MILAN (Reuters) - Investors dumped senior bonds issued by Popolare di Vicenza and Veneto Banca on Monday because of concerns Italy’s government would fail to rescue the two ailing regional banks due to a lack of private contributors to the bailout.
The European Commission wants private investors to pump 1.25 billion euros into the two banks before any taxpayer money can be used to avert them being wound down.
“A state recapitalisation seemed within reach but now there is talk of a good bank, of a bad bank, of Intesa Sanpaolo being a potential buyer: the idea you get from all this noise is that we are still far from a solution,” a Milan-based bond trader said.
A Popolare di Vicenza March 2020 senior bond IT120564404= fell 3.75 percentage points in price by 1045 GMT yielding 8.7 percent, compared to 7 percent at the market close on Friday.

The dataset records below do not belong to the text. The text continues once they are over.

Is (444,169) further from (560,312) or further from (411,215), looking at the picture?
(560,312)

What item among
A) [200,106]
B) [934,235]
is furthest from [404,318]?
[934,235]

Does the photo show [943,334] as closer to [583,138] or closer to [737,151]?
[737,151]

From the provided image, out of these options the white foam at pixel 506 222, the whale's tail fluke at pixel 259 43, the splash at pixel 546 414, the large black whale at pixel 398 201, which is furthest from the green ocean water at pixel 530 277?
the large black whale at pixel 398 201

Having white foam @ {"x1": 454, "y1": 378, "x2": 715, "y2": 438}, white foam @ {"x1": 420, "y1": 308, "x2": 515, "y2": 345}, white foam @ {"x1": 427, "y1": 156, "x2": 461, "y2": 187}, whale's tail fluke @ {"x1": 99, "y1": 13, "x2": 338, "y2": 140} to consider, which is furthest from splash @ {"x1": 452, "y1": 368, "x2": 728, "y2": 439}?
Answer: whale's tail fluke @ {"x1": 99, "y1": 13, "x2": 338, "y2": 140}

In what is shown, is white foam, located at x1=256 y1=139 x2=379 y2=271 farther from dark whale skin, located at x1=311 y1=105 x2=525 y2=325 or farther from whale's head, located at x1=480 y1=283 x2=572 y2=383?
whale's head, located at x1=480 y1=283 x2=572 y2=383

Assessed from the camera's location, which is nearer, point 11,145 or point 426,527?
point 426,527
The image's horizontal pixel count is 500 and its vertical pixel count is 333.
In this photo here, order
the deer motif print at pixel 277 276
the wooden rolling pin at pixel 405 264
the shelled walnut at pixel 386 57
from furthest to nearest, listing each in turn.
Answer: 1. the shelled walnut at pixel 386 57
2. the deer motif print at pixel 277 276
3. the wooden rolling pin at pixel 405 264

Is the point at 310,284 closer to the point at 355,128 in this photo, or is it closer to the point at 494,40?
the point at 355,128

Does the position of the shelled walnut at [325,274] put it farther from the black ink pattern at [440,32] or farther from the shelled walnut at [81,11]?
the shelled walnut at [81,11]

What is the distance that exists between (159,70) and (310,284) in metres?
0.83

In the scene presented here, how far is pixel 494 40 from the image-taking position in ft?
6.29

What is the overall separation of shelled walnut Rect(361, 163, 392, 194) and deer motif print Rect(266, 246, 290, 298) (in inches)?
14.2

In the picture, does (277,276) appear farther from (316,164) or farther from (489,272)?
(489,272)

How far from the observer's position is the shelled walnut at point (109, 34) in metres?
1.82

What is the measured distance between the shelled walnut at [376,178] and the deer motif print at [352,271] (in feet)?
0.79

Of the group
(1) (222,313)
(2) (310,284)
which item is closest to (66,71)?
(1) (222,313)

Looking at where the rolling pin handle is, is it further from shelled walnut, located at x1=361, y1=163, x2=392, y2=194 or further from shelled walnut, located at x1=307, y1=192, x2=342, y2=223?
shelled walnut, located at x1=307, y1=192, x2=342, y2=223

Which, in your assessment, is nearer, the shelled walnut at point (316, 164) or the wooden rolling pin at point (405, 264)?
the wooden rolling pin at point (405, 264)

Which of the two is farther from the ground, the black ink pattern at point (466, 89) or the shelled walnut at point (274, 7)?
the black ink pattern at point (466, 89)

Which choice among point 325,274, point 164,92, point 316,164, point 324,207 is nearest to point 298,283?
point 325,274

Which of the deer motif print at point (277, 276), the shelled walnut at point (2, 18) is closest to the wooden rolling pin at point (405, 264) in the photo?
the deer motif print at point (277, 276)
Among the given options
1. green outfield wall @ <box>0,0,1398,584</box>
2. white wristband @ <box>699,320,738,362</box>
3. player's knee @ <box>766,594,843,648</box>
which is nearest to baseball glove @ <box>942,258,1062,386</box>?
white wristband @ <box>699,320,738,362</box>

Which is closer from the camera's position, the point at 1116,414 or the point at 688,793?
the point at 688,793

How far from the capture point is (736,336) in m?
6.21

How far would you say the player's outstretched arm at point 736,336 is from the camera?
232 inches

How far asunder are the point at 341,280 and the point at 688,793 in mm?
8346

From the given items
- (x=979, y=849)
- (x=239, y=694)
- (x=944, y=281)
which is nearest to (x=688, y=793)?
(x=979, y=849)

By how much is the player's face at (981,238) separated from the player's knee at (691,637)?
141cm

On Sunday a Treasury source ruled out the idea of winding down the two struggling lenders following a report Brussels was set to tell Rome it could not use direct state support to rescue them.
Junior debt issued by the two banks already discount the prospect of being hit in a rescue due to EU rules that request investors to bear losses before disbursing public money. EU authorities and the Italian government have said instead they are working to spare senior bondholders from losses.
Italy on Friday approved an emergency decree that will stop Veneto Banca from having to repay 86 million euros (75.27 million pounds) of subordinated bonds due to mature on Wednesday.